→ **What is needed**
Using the data that follows, return exactly the lines from the one that contains "Bright dining room" through the one that contains "Close-up view of", ends included.

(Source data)
******
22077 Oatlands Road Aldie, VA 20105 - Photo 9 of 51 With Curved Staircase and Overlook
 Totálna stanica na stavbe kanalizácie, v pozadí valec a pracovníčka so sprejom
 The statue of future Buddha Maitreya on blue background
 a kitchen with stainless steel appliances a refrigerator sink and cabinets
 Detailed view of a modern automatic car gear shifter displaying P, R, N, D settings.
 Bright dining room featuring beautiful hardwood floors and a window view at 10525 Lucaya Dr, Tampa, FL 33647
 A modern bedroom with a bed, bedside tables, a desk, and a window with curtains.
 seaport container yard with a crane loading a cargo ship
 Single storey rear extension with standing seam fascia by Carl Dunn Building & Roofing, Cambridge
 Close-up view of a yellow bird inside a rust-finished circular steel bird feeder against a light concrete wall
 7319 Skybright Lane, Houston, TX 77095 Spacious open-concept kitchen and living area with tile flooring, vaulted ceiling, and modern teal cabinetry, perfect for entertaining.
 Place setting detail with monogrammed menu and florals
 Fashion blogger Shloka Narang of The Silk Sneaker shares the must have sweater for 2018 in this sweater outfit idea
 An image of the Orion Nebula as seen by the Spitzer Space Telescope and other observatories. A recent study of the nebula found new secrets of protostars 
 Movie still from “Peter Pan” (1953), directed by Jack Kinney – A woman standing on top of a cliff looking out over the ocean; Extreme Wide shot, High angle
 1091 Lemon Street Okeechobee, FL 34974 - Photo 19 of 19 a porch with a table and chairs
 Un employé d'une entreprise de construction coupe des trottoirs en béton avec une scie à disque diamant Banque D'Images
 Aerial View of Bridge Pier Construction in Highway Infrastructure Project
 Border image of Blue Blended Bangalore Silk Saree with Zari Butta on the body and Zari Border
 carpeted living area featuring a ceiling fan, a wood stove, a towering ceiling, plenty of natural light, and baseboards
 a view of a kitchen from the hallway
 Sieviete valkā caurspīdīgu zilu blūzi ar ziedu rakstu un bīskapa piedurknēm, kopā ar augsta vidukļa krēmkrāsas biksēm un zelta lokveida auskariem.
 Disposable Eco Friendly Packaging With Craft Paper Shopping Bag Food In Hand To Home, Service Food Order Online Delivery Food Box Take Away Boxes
******
→ **Task solution**
 Bright dining room featuring beautiful hardwood floors and a window view at 10525 Lucaya Dr, Tampa, FL 33647
 A modern bedroom with a bed, bedside tables, a desk, and a window with curtains.
 seaport container yard with a crane loading a cargo ship
 Single storey rear extension with standing seam fascia by Carl Dunn Building & Roofing, Cambridge
 Close-up view of a yellow bird inside a rust-finished circular steel bird feeder against a light concrete wall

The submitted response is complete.